*Extract:*
You minimise his maximum possible EV by making him indifferent between calling and folding, so your ratio of value to bluffs has to be 60:40, or 3:2. Always bet the ace for value - you have an ace 20% of the time so 20% of your river actions will be valuebets. That means 13.33% of your river actions have to be bluffs (3:2 value/bluffs ratio), leaving the other 66.67% for checking back.

You have a deuce 80% of the time and your overall required riv bluff freq is 13.33%, so you want to bluff 16.67% of the time you have a deuce (0.133/0.8) and give up the remaining 83.33% of the time. A practical way to get to that frequency might be to pick a suit - let's say spades. You will bluff two thirds of the time when you have the 2s and never with the other deuces. Look at your watch and bluff if the second hand is between 0-40seconds.

This is what the article linked in op refers to as using the indifference condition to solve a simple toy game. It's interesting to know that solving real poker is far less simple, when there are multiple streets, multiple possible betsizes and the possibility opponent can raise.

*Data supplied:*
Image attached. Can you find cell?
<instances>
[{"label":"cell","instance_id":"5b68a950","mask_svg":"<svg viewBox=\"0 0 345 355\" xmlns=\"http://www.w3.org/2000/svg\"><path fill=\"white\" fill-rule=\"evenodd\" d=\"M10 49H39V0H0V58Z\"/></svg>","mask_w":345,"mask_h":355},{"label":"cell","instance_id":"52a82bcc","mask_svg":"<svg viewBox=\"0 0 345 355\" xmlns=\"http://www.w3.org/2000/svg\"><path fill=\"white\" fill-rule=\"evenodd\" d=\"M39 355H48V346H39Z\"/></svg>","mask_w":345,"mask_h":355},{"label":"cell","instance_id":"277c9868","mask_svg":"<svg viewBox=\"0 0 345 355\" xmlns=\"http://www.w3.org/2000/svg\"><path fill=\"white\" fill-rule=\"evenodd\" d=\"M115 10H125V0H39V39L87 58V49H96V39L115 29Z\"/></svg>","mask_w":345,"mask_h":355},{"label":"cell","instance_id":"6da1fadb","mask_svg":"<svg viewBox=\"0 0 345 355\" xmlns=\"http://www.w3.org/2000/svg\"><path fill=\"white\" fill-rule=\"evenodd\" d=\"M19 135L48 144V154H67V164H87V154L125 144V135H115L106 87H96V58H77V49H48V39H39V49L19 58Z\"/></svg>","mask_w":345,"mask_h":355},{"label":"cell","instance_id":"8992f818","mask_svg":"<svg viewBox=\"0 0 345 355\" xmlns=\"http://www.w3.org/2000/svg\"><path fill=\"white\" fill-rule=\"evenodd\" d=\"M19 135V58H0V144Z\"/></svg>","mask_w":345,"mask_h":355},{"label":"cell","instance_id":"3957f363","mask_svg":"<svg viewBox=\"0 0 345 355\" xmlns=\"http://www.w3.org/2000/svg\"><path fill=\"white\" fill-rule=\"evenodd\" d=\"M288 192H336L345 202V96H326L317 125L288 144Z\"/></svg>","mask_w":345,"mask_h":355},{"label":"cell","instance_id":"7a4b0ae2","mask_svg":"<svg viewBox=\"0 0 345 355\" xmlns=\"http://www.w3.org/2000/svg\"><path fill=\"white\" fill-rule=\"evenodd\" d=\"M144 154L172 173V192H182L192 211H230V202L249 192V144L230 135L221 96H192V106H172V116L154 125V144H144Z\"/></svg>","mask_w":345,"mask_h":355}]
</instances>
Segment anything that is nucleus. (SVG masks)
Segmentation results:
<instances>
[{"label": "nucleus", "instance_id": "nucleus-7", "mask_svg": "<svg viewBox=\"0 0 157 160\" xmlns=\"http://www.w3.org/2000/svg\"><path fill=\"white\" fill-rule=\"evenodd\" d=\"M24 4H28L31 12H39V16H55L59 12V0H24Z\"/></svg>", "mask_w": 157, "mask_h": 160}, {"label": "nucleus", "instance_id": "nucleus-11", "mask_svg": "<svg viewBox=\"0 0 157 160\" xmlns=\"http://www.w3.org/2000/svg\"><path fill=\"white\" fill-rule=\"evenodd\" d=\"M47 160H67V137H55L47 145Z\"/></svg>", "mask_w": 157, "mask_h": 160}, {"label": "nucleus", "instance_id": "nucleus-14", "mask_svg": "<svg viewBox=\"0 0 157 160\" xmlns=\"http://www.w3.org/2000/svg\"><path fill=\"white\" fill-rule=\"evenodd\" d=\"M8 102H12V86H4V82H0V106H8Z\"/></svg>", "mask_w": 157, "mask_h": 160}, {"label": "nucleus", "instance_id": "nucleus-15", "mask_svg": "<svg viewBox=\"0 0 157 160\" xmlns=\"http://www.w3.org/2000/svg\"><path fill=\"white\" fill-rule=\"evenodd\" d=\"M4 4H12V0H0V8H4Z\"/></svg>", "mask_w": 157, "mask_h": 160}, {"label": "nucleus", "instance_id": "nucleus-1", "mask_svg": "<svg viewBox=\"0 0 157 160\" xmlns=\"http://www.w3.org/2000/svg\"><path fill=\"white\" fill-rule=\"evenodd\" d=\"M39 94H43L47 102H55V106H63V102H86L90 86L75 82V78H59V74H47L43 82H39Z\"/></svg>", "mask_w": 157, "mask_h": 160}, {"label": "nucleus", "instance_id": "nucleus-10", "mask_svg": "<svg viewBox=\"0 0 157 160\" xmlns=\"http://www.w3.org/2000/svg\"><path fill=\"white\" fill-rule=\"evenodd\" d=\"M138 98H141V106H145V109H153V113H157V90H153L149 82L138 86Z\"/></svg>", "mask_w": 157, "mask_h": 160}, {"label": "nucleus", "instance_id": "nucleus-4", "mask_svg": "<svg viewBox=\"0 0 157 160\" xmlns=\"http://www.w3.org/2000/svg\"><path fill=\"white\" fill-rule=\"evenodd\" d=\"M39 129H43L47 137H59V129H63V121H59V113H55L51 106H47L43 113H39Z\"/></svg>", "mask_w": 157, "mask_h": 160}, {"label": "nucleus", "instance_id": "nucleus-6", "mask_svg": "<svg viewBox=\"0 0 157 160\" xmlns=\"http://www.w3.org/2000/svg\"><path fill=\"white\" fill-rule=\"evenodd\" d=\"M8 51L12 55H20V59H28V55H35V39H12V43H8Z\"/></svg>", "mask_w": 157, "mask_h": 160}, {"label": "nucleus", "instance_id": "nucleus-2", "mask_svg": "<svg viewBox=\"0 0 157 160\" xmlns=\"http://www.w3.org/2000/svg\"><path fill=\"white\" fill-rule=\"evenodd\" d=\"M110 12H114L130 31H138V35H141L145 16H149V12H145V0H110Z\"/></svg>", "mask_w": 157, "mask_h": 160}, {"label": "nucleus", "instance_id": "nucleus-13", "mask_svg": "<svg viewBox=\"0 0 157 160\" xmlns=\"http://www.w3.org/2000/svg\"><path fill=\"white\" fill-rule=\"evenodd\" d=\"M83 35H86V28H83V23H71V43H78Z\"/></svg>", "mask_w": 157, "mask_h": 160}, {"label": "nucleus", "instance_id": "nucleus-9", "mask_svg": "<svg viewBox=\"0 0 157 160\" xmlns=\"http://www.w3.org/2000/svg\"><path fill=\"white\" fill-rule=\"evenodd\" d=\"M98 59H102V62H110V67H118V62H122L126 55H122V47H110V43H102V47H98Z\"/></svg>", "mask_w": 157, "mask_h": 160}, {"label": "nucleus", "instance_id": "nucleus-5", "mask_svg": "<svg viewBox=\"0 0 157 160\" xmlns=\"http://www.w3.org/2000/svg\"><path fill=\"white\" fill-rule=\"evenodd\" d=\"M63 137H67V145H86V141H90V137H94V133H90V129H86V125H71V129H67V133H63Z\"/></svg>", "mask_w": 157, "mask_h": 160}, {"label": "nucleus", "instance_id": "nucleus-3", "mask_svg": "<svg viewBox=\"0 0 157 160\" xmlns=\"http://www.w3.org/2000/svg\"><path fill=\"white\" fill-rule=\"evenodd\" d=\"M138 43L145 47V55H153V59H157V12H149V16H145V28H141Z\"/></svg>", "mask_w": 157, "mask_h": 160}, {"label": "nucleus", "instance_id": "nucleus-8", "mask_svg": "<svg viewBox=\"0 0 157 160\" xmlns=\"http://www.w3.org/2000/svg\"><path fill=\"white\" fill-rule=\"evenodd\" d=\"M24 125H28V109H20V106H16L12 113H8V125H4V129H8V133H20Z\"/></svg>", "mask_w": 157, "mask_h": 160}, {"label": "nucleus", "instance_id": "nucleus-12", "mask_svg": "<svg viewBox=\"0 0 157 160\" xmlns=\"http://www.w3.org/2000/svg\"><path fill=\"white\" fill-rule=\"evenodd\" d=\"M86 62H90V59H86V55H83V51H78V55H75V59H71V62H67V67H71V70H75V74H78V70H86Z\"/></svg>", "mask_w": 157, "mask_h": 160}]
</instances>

*Prompt:* According to the poker excerpt, what ratio of value bets to bluffs makes the opponent indifferent between calling and folding? The records have no connection to the poker excerpt.

*In response:* 60:40, or 3:2.